So, one important way in which simulation is used in practice is checking that our modeling strategy works in principle and what are different ways in which it can fail and mislead us. This is important before commiting to an expensive real-world experiment or intervention, be it a medical study, marketing campaign, or a macroeconomic policy.
Isn’t it important to know if our modeling idea or experiment is doomed or unfeasible from the very start?
This process in which we try to see how the model behaves under different assumptions is called sensitivity analysis. It is an important exercise to do, because we can’t be certain our assumptions are correct and it’s likely we won’t have the necessary data or experiment to check one key assumption. We might be lucky and our models robust, or we could get wildly different results and recommendations on a slight change. It is clear that if we don’t check, we’ll never know before the costly project.
What do engineers do?
Before moving on to the applications of simulation to optimization and statistical inference, I think it’s important to differentiate this class from what engineers would typically study in “Numerical Methods and Scientific Computing” or “Computational Methods for Data Analysis” classes.
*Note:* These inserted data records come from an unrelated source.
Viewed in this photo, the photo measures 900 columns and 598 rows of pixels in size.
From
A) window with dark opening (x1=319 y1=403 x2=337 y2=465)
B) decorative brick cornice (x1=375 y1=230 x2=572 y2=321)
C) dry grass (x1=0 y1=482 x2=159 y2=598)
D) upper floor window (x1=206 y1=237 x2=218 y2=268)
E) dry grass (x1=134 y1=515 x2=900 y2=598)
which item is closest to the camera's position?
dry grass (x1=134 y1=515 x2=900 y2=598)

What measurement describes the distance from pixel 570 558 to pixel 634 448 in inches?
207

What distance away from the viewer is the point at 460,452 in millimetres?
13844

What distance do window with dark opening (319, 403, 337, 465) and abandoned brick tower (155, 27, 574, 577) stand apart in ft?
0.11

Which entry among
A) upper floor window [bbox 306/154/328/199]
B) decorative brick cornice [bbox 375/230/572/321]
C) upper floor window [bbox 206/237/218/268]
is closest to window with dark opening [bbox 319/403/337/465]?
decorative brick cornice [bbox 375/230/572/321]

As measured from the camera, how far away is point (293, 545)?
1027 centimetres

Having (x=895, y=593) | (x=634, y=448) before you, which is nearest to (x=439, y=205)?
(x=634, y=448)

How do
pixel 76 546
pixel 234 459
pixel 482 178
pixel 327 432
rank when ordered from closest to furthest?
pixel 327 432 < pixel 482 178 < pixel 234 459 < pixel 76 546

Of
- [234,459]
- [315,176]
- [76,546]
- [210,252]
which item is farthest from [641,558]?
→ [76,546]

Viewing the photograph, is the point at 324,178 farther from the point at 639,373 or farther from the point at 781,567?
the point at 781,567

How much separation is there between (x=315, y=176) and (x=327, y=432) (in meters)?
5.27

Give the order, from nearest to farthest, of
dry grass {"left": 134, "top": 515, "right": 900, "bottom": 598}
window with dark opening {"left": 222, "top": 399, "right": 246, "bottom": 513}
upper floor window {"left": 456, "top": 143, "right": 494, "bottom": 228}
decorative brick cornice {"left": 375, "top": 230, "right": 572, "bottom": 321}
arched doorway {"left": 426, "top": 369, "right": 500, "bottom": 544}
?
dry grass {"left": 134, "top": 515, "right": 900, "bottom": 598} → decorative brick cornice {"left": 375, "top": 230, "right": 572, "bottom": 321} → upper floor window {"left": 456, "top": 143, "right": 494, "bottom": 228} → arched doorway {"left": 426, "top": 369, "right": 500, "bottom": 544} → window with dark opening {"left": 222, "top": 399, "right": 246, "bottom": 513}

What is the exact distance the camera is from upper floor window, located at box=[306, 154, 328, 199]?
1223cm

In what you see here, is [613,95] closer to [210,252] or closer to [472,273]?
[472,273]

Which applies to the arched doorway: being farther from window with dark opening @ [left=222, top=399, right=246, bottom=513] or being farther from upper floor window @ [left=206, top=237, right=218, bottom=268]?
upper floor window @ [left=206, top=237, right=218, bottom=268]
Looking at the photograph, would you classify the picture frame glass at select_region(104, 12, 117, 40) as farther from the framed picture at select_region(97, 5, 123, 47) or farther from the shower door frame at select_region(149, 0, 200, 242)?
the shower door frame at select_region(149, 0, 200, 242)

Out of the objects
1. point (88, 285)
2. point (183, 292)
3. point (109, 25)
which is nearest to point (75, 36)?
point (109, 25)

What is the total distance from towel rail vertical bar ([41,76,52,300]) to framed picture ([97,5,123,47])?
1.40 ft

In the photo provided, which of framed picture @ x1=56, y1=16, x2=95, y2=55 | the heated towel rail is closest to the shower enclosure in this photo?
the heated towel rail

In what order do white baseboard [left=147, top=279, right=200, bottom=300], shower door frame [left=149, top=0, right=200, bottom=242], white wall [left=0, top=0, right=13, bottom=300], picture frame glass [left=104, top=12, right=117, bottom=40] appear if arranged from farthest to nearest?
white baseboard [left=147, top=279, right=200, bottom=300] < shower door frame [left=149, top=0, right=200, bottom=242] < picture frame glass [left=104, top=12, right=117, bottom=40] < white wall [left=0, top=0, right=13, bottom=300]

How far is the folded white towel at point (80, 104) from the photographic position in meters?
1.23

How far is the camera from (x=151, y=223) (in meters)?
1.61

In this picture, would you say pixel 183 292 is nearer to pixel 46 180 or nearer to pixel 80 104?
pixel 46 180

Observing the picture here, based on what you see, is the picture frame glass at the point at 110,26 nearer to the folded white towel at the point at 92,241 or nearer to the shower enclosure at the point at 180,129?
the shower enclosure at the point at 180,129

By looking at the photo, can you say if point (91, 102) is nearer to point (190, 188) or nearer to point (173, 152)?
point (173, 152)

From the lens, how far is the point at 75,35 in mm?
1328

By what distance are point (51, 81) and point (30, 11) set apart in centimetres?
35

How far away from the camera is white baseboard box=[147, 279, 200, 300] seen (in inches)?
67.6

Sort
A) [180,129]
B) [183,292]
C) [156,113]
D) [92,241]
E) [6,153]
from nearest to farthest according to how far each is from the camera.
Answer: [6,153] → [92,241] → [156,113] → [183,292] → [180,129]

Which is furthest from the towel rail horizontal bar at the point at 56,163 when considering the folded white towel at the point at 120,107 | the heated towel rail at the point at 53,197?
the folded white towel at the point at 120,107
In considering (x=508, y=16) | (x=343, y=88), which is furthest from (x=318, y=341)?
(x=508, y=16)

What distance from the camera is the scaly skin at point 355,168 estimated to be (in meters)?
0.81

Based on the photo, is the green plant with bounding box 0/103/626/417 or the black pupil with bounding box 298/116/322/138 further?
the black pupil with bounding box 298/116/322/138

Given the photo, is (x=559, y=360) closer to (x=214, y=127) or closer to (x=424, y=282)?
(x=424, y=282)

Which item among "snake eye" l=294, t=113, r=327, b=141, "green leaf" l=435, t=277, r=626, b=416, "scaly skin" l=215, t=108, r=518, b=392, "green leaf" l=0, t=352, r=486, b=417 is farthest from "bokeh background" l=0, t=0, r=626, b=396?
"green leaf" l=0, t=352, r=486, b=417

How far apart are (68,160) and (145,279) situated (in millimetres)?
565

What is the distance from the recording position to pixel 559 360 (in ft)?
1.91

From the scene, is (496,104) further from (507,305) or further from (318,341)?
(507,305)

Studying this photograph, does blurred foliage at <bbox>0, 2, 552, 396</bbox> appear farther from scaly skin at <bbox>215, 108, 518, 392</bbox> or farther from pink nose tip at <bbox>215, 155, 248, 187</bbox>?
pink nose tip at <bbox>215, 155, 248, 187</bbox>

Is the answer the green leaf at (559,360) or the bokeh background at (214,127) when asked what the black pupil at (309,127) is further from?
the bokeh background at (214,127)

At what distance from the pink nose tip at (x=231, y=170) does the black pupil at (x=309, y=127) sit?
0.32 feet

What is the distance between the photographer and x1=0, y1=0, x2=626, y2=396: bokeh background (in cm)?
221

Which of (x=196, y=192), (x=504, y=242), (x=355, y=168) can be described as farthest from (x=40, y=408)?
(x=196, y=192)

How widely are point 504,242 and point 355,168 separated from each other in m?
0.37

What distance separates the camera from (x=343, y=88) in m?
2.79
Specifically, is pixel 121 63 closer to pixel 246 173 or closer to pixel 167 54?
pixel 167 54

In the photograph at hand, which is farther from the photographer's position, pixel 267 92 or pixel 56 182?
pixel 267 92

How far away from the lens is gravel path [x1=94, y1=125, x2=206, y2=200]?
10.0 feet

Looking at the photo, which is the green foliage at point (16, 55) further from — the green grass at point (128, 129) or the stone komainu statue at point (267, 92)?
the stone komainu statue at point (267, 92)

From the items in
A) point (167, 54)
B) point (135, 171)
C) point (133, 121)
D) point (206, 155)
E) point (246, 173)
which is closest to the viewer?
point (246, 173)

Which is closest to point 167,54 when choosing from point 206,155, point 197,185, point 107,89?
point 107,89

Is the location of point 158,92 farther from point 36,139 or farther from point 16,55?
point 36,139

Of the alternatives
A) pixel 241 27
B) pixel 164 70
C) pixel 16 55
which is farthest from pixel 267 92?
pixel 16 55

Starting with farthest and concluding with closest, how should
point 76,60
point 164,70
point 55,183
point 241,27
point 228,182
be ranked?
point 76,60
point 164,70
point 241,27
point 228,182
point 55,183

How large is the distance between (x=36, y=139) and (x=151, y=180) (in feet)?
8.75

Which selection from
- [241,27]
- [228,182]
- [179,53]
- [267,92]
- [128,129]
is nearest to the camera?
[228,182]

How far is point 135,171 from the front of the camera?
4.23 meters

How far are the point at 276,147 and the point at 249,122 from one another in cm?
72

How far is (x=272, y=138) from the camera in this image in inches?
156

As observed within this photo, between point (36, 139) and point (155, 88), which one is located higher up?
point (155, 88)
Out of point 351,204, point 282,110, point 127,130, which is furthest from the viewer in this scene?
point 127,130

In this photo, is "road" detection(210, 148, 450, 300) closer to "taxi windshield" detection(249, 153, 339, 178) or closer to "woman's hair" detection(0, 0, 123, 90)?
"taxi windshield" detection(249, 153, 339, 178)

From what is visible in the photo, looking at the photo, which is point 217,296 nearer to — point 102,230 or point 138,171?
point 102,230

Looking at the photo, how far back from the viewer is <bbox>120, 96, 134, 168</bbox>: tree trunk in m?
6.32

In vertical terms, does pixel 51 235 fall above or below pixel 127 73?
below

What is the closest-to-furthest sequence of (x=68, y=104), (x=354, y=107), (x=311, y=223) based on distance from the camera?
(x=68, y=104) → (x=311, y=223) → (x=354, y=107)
You might have friends which study physics, chemistry, or all kinds of engineering. If you ask for their numerical methods textbook, you will be shocked at how hard it is. Why?
In short, because their fields require complicated mathematical modeling, like partial differential equations, fluid dynamics, signal processing, 3D rendering, and so on. So, it’s not only challenging to implement/solve them on a computer, but it’s hard to do it efficiently at scale. And when we talk about climate modeling, for example, it’s the damn planet-scale.
I’ll also give credit to quantitative finance, where modeling becomes incredibly hard – with stochastic differential equations and other mathematical nightmares.
There is a series of important tools which we will NOT cover,13 but might be useful in data analysis. These include SVD, QR, LU, and Choletsky matrix factorizations which pop-up in machine learning; Fourier transforms and wavelets which are important in signal processing and high-frequency time series; interpolation, approximation methods like Runge-Kutta, Euler-Maruyama for differential equations and SDEs.
13 It’s best that you study these methods when you encounter them in context, in order to understand what do those software packages do behind the scenes
Statistical inference and optimization
At this point you probably encountered only the simplest optimization and estimation methods, like least squares, generalized method of moments, and simplex algorithm. These algorithms are fundamental and have a very nice set of properties, but they apply to a very specific (and narrow) set of problems and models.
Efficient parameter estimation and highly-dimensional, nonlinear optimization is an active area of research which has lead to recent breakthroughs in machine learning and AI. You could build an applied or research career in this field, if you wish so – it will be in demand for a long time. However, from the point of view of decision science, these are “just” methods so that we can get stuff done, i.e. answer our research question and make the right business decision.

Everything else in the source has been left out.